TEXTE CHOISI ▸
↓↓↓

Comment ne pas s’intéresser à ce qui intéresse à un si haut point un si grand prince ? De Paris comme de Cirey, le couple illustre, le divin Voltaire, la divine Emilie, prodiguent, enveloppés de flatteries, l’un ses conseils, l’autre ses encouragemens. C’est d’abord la marquise (13 octobre 1739) :

« Je ne suis pas assez ennemie du genre humain pour tirer V. A. R. du bel ouvrage qu’elle a entrepris d’en réfuter le corrupteur, pour lui faire apprendre quelques vérités de physique. »

Et, tout de suite après, c’est Voltaire (18 octobre) :

« Je relis Machiavel dans le peu de temps que mes maux et mes études me laissent. J’ai la vanité de penser que ce qui aura le plus révolté dans cet auteur, c’est le chapitre de la Crudeltà (ch. XVII) où ce monstre ingénieux et politique ose dire : Deve per tanto un principe non si curare dell’ infamia di crudele ; mais surtout le chapitre XVIII : In che modo i principi debbiano osservare la fede. Si j’osais dire mon sentiment devant V. A. R., qui est assurément le juge-né de ces matières par son cœur, par son esprit et par son rang, je dirais que je ne trouve ni raison ni esprit dans ce chapitre. Ne voilà-t-il pas une belle preuve qu’un prince doit être un fripon, parce qu’Achille a été nourri, selon la Fable, par un animal moitié bête et moitié homme ! Encore si Ulysse avoit eu un renard pour précepteur, l’allégorie auroit quelque justesse ; mais qu’en conclure pour Achille, qui n’est représenté que comme le plus impétueux et le moins politique des hommes ?

↑↑↑

EXERCICE PROPOSÉ A ▸ Indiquez combien de lignes des enregistrements contiennent la chaîne « matching ». Donnez uniquement ce nombre.
Le texte et les enregistrements ne proviennent pas de la même source.

(Lignes d'un jeu de données de segmentation)
↓↓↓

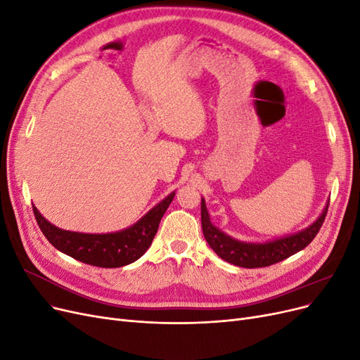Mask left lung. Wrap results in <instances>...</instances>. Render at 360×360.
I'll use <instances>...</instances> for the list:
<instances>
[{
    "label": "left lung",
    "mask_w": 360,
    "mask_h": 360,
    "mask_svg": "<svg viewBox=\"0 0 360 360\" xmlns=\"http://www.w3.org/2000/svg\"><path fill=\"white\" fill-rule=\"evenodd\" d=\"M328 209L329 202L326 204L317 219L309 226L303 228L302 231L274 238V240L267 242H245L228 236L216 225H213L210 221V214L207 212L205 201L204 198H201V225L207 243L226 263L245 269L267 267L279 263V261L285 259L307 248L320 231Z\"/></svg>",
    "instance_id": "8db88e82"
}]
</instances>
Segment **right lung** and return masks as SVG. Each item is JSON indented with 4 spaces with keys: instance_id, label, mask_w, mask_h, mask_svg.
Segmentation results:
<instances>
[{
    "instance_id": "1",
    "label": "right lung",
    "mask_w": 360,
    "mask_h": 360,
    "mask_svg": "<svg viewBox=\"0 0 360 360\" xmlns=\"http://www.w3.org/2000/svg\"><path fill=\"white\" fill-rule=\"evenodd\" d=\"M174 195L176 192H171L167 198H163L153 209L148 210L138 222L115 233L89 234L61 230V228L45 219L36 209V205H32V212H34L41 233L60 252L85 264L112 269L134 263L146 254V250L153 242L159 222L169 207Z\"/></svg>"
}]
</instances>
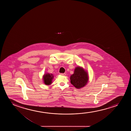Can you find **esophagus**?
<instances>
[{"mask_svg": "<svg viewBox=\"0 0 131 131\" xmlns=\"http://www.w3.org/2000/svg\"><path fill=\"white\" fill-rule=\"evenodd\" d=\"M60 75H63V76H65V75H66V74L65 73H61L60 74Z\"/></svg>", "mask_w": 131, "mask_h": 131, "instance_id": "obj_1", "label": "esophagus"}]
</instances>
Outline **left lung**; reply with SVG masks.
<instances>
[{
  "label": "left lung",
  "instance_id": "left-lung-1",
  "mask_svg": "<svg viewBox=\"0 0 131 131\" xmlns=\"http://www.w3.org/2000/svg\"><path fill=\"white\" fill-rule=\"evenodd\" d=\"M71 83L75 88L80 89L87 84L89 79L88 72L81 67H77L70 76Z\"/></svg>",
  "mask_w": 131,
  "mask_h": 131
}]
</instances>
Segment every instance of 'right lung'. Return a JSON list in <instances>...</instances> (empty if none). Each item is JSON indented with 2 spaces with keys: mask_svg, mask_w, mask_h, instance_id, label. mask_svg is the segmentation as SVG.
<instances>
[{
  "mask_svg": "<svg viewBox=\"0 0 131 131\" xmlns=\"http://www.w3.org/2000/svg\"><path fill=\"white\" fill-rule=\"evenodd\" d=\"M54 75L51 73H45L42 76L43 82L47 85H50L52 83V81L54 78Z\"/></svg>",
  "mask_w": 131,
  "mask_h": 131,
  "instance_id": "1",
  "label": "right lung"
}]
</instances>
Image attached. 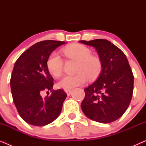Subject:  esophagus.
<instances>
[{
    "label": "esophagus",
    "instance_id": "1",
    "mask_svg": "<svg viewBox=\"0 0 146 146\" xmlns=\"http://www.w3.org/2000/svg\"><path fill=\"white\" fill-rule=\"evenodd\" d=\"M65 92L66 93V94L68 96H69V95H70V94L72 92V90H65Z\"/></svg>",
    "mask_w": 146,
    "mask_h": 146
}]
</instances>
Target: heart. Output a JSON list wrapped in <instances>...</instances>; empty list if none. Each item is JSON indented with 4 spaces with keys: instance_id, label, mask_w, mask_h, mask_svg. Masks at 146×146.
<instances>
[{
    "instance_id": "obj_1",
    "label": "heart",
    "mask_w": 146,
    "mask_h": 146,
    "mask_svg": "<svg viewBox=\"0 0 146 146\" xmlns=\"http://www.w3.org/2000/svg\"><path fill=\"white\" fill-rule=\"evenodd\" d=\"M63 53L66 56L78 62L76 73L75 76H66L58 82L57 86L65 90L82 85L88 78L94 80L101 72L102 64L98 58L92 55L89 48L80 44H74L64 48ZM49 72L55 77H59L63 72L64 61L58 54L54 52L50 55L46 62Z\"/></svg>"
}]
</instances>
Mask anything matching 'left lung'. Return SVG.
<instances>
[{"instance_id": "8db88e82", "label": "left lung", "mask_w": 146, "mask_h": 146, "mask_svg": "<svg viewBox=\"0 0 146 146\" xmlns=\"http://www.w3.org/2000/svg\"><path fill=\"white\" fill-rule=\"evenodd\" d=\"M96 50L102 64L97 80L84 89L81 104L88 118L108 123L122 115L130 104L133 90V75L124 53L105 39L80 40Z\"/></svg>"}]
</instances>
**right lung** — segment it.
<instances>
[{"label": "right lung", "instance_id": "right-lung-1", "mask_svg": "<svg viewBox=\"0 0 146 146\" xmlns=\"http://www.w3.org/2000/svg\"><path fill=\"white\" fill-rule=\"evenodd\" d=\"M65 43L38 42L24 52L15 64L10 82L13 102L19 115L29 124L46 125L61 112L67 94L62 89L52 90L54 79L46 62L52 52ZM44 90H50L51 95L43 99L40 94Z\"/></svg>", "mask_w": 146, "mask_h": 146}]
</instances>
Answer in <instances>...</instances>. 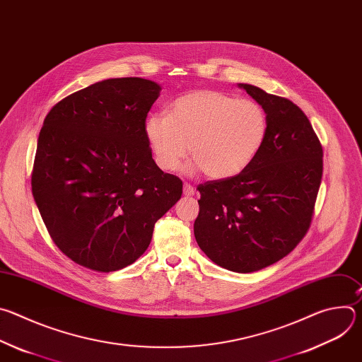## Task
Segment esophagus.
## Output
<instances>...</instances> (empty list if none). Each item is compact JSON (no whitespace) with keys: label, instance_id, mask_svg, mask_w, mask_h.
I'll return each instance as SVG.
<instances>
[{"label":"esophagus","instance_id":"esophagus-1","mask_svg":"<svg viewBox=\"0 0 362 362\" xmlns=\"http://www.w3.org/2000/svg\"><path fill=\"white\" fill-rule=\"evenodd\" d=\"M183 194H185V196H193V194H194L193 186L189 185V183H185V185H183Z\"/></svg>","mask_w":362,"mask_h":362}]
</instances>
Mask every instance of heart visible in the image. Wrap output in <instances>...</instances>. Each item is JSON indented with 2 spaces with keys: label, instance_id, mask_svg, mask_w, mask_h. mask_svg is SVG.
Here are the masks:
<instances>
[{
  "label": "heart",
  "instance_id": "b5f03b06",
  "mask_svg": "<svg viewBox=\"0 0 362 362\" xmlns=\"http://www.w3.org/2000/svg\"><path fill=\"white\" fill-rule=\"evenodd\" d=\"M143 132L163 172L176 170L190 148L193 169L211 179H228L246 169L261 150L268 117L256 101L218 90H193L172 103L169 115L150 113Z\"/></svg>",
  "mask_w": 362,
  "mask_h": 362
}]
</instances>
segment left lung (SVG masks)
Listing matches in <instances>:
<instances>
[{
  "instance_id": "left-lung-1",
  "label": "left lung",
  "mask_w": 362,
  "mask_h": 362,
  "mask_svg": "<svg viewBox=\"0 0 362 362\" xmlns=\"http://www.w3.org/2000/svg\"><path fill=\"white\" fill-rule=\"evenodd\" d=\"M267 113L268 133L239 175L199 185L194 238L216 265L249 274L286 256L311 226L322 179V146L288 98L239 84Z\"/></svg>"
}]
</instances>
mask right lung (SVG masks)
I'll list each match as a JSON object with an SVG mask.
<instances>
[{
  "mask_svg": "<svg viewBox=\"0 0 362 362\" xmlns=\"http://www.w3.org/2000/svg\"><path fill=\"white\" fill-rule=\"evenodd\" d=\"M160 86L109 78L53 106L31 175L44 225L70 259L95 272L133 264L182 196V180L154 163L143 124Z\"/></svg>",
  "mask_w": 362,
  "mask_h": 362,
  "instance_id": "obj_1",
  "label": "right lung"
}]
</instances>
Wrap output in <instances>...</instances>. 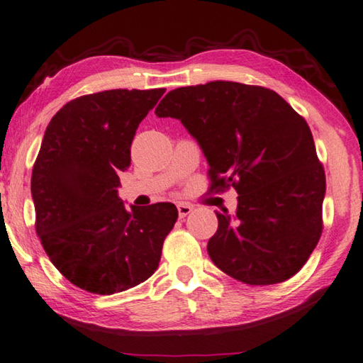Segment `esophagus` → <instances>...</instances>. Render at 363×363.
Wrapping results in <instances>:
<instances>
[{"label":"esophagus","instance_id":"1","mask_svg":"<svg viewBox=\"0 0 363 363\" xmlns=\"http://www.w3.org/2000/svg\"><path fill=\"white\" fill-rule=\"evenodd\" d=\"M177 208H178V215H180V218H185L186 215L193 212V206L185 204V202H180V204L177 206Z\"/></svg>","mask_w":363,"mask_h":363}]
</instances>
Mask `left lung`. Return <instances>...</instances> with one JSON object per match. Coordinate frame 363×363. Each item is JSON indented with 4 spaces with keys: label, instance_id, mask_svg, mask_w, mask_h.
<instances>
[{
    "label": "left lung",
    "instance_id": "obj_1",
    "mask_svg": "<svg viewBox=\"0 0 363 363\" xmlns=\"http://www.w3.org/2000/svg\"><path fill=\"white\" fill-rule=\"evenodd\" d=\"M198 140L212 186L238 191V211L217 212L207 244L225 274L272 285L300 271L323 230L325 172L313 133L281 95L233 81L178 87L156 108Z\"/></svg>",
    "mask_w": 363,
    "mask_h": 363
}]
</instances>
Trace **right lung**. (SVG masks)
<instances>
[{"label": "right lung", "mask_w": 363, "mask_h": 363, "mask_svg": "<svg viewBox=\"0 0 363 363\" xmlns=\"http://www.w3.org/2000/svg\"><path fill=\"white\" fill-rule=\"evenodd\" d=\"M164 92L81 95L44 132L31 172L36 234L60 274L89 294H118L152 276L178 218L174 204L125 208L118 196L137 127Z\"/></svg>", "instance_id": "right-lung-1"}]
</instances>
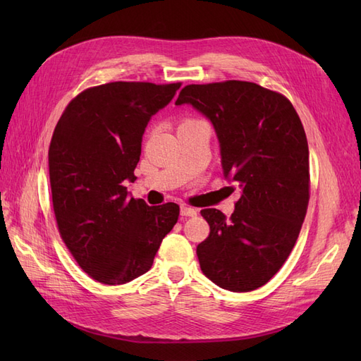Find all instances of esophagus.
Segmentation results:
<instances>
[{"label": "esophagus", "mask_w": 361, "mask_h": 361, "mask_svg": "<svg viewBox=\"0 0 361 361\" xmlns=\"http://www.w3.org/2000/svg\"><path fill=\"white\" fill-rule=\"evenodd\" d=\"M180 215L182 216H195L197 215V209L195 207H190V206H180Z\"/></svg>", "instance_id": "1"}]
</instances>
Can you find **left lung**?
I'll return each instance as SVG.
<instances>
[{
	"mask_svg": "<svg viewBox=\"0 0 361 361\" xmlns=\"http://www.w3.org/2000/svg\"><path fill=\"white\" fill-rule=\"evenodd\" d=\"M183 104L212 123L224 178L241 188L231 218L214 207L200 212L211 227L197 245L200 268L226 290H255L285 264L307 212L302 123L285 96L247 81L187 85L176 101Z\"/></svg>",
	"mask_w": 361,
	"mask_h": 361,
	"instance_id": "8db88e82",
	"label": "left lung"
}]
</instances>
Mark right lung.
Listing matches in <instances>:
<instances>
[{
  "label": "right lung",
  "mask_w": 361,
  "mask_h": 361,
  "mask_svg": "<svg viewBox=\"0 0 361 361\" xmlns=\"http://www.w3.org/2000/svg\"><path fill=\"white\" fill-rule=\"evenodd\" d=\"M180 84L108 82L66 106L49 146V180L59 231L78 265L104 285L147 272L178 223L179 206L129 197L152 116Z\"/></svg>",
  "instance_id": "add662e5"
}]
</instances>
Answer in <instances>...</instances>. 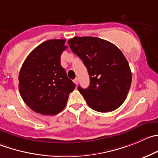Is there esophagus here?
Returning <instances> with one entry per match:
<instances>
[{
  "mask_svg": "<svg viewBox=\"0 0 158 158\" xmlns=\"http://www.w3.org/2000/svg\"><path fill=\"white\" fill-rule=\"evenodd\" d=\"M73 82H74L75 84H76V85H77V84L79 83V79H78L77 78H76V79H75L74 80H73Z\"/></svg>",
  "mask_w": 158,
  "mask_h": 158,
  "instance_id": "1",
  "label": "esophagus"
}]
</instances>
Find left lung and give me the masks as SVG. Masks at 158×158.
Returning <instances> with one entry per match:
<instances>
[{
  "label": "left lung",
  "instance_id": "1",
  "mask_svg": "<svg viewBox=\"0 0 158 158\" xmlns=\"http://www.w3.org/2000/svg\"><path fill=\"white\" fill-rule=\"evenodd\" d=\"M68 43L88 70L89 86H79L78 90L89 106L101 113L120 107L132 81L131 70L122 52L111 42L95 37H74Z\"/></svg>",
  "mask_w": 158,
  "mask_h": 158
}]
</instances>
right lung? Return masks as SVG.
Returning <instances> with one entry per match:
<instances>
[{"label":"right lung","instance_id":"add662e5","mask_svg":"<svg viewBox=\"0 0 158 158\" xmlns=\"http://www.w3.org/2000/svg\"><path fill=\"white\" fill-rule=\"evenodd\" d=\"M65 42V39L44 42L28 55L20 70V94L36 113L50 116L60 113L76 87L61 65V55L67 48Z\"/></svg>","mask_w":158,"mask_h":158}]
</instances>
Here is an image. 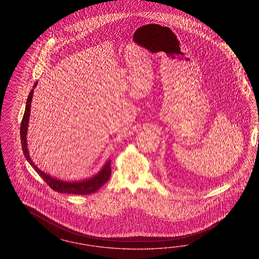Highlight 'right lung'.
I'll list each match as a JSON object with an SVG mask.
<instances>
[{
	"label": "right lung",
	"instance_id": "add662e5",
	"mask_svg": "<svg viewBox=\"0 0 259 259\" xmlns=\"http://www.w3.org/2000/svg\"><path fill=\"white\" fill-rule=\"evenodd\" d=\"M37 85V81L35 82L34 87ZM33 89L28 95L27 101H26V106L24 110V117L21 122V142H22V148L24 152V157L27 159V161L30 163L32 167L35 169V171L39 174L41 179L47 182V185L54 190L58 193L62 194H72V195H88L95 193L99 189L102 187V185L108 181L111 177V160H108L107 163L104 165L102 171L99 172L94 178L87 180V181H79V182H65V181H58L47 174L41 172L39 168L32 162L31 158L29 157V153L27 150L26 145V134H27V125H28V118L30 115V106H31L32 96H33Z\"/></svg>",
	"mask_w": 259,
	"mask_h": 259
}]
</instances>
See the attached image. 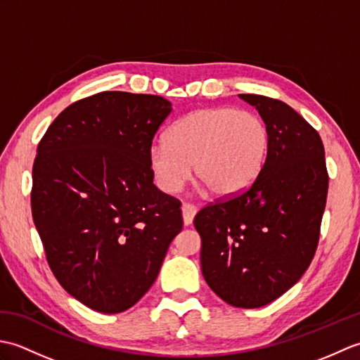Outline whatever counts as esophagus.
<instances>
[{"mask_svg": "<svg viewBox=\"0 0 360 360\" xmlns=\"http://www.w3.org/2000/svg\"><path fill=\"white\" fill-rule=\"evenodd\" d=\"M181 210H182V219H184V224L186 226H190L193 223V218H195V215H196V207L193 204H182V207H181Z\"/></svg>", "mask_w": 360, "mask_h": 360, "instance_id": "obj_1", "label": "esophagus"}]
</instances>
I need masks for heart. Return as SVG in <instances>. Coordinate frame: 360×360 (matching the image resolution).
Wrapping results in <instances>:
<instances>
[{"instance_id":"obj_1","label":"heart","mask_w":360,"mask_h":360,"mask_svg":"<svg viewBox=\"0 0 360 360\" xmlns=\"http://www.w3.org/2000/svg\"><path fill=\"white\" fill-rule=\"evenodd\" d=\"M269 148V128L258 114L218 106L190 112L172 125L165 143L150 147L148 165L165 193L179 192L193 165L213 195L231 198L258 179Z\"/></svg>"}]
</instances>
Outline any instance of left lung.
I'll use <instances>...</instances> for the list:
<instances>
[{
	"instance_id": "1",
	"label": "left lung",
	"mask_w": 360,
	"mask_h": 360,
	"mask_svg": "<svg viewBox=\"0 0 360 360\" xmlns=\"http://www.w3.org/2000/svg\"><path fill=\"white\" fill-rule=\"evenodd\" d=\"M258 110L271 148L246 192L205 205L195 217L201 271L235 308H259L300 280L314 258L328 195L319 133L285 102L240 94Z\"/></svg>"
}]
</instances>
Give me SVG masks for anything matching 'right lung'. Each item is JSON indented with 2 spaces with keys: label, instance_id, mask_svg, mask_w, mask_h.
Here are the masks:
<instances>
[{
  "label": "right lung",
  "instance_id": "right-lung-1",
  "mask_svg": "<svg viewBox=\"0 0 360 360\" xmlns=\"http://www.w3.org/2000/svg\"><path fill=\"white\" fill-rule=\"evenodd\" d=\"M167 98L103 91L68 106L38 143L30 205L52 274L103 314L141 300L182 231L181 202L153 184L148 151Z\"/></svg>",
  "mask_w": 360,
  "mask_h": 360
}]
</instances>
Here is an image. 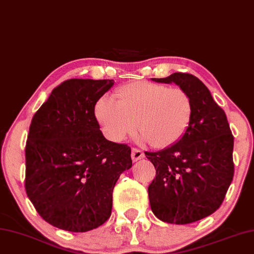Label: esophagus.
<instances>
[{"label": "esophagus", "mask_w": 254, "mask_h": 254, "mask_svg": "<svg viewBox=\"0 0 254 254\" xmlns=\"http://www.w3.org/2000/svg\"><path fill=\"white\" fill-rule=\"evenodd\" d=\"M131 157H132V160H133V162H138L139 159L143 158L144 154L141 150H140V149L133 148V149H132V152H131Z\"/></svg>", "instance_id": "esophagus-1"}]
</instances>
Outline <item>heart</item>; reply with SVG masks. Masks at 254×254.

↑↑↑

EXERCICE PROPOSÉ B ▸ Reproduisez en entier le texte choisi, sans rien y changer.

RÉPONSE RÉDIGÉE A ▸ 3

RÉPONSE RÉDIGÉE B ▸
Comment ne pas s’intéresser à ce qui intéresse à un si haut point un si grand prince ? De Paris comme de Cirey, le couple illustre, le divin Voltaire, la divine Emilie, prodiguent, enveloppés de flatteries, l’un ses conseils, l’autre ses encouragemens. C’est d’abord la marquise (13 octobre 1739) :

« Je ne suis pas assez ennemie du genre humain pour tirer V. A. R. du bel ouvrage qu’elle a entrepris d’en réfuter le corrupteur, pour lui faire apprendre quelques vérités de physique. »

Et, tout de suite après, c’est Voltaire (18 octobre) :

« Je relis Machiavel dans le peu de temps que mes maux et mes études me laissent. J’ai la vanité de penser que ce qui aura le plus révolté dans cet auteur, c’est le chapitre de la Crudeltà (ch. XVII) où ce monstre ingénieux et politique ose dire : Deve per tanto un principe non si curare dell’ infamia di crudele ; mais surtout le chapitre XVIII : In che modo i principi debbiano osservare la fede. Si j’osais dire mon sentiment devant V. A. R., qui est assurément le juge-né de ces matières par son cœur, par son esprit et par son rang, je dirais que je ne trouve ni raison ni esprit dans ce chapitre. Ne voilà-t-il pas une belle preuve qu’un prince doit être un fripon, parce qu’Achille a été nourri, selon la Fable, par un animal moitié bête et moitié homme ! Encore si Ulysse avoit eu un renard pour précepteur, l’allégorie auroit quelque justesse ; mais qu’en conclure pour Achille, qui n’est représenté que comme le plus impétueux et le moins politique des hommes ?